The good part? Raw Force is just as crazy as it sounds, and it’s never apologetic about it. During the Lighthouse Bar brawl one particularly dedicated exotic dancer continues her routine dutifully, in what was either left in intentionally or a case of very sloppy editing, seemingly unfazed by the property destruction happening around her. The boat scenes is made campy by the fact that the water around it is completely still. Evidently all the scenes, both on-deck and off, were filmed stationary. During the onboard party director Murphy spends inordinate amount of time pointing his camera at the various female cast members in advanced stages of undress. In true exploitation fashion each cast member develops a sudden aversion towards fabric and the camera takes a leering look at the heaving bosoms and bottoms of various nubile bit part actresses and no-name extras. The party segment not only will have you counting familar faces, there’s enough female nudity to satiate anyone’s craving. On top of all that, there’s a truly wonderful amount of gags, both visual and otherwise, that can be spotted during this section. Once the group makes landfall on Warrior Island Raw Force pulls out all stops as Murphy rips through action movie clichés as martial artists, cannibalistic monks, and explosions all happen in quick succession. That the piranha attack scene was borrowed liberally from Piranha (1978) makes it even better.
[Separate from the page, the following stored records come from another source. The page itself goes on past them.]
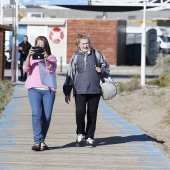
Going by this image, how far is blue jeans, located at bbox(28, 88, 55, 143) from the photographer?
10.6 meters

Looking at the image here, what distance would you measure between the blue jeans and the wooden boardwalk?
32 centimetres

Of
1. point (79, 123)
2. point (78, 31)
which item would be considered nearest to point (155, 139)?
point (79, 123)

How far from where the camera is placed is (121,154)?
34.7 feet

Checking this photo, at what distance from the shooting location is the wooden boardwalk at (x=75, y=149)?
965 centimetres

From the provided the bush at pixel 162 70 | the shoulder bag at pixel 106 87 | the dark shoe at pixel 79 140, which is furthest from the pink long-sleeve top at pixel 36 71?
the bush at pixel 162 70

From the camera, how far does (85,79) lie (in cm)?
1085

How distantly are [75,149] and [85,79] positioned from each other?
1090 mm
Boasting a star-studded cast of American hopefuls and Filipino veterans as well as a wide array of cult cameos Raw Force is almost guaranteed to have you in stitches. The action direction and fight choreography was handled by Mike Stone with exception of the Lighthouse Bar brawl that Murphy choreographed himself. The only thing Murphy would direct after Raw Force would be Heated Vengeance (1985). Meanwhile he continued acting in bit parts in, among others, the comedy 3 Men and a Baby (1987), the crime epic Goodfellas (1990), and the thriller Doppelganger (1993). His claim to fame is playing thirteen different guest roles in as much episodes on Law & Order (1991-2000). Producer and director of photography Frank E. Johnson would go on to do second unit cinematography on Predator (1987). Allegedly the original cut ran about 105 minutes but to get most out of their investment Raw Force was trimmed down to a more grindhouse- and audience-friendly 86 minutes. When, and if, there’s ever going to be a fully restored director’s cut is anyone’s guess. A sequel, purported to have starred Jonathan Winters as the ex-husband of Hope Holiday's character and Mitchell reprising his role as Captain Dodds, was planned (hence the “to be continued” in the credits) but as fate would have it, Woolner tragically passed away some three years later in 1985. Understandably, the promised sequel never materialized. Some things just are better without any sequels. Raw Force is one of those things.